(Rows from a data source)
┏━━

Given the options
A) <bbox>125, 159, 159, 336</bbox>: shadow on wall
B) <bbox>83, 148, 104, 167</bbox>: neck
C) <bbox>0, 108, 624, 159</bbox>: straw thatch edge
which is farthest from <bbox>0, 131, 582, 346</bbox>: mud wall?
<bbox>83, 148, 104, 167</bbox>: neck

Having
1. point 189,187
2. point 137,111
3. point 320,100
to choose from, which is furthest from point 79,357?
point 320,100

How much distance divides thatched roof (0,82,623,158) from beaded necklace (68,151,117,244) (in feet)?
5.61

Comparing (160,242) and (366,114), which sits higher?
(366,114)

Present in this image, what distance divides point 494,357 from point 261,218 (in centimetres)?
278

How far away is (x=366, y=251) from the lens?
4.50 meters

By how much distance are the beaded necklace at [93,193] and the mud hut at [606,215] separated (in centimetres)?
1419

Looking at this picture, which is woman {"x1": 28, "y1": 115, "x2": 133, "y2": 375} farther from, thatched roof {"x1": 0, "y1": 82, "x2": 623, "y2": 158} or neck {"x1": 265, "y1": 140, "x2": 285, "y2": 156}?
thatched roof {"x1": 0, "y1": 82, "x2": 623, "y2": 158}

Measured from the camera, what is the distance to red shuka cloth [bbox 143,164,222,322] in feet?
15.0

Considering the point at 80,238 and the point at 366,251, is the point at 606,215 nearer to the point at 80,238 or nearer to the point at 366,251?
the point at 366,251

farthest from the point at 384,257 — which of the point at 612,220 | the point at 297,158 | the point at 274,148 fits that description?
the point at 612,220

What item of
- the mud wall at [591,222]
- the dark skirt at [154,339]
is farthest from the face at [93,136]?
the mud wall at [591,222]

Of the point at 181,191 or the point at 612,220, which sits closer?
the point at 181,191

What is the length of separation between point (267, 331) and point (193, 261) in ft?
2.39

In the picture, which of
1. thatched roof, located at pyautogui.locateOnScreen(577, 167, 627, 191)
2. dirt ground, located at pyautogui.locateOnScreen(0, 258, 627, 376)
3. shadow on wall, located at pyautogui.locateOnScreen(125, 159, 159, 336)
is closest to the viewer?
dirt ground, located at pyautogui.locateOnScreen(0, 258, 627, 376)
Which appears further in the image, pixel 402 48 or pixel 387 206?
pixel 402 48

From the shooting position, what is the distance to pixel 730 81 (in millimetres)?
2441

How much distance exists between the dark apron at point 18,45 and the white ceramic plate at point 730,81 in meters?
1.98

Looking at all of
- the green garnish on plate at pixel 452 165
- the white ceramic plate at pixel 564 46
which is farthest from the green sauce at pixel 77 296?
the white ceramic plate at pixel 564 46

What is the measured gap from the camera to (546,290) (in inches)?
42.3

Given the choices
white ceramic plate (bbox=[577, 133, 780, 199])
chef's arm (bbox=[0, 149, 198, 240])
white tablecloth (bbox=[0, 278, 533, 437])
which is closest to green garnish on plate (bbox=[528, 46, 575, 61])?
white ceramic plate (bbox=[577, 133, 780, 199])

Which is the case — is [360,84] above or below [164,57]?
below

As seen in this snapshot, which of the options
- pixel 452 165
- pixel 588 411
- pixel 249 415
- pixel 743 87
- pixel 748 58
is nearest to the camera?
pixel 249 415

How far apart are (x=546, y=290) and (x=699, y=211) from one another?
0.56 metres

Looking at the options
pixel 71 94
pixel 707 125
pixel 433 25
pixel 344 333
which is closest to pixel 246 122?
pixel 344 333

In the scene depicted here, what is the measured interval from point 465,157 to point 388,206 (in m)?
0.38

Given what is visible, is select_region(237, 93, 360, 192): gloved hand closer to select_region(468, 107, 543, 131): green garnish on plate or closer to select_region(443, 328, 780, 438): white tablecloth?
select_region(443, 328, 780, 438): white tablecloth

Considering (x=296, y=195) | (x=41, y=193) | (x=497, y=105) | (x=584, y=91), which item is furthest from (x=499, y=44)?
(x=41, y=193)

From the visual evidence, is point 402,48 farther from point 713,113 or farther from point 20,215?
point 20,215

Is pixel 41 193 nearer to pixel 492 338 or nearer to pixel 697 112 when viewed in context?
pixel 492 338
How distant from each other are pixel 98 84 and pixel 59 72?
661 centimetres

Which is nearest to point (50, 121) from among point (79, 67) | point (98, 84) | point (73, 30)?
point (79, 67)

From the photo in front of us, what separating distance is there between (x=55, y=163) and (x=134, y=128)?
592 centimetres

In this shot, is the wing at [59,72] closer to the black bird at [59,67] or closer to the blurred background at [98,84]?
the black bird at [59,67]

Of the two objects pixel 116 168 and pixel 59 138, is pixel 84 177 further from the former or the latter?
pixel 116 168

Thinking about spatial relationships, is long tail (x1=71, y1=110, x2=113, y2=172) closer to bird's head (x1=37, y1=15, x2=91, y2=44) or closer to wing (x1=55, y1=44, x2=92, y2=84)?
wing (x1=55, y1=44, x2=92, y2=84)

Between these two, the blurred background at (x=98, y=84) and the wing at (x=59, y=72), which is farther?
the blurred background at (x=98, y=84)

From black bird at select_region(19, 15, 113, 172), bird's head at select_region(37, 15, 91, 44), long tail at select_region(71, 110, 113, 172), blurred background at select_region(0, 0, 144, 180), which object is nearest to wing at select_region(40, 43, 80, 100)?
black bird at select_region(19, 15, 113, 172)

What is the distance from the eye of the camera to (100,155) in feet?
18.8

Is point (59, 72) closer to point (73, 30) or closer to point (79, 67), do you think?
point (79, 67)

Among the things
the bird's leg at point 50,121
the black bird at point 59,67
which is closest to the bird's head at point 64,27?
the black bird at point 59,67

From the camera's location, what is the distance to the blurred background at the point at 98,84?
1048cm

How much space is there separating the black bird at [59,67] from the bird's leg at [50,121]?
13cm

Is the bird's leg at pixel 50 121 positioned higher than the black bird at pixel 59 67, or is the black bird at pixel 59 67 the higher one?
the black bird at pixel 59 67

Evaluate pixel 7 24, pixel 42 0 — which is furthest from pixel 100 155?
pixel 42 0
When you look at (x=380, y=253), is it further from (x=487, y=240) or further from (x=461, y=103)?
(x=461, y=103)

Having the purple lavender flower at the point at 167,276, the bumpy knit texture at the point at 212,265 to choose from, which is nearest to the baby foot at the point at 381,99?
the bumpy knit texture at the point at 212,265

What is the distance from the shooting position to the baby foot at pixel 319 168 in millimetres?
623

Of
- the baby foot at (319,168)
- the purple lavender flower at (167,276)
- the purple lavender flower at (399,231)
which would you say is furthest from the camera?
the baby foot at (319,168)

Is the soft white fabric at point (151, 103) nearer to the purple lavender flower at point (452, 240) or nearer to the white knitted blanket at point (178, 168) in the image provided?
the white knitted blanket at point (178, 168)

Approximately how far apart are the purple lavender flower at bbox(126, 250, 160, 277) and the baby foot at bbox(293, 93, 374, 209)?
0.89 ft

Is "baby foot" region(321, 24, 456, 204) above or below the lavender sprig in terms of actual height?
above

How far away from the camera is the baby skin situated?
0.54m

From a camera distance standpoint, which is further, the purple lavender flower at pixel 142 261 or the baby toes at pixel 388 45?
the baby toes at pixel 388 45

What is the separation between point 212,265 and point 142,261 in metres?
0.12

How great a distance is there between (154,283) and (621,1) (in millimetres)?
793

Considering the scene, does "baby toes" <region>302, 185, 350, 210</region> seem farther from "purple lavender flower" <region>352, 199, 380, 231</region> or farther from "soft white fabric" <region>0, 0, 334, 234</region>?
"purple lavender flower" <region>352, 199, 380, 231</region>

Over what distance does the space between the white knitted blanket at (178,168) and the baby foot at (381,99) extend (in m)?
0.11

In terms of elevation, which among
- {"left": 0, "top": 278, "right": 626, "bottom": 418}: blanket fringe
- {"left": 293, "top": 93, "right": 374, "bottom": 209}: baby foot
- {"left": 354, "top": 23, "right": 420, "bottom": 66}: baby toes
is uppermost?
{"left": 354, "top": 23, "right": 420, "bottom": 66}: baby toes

┗━━

Extract each line in the rows above that contains the string "necklace".

How much distance divides thatched roof (0,82,623,158) from beaded necklace (68,151,117,244) (in feet)?
By how much distance are the beaded necklace at [93,193] and the mud hut at [606,215] separated (in centimetres)?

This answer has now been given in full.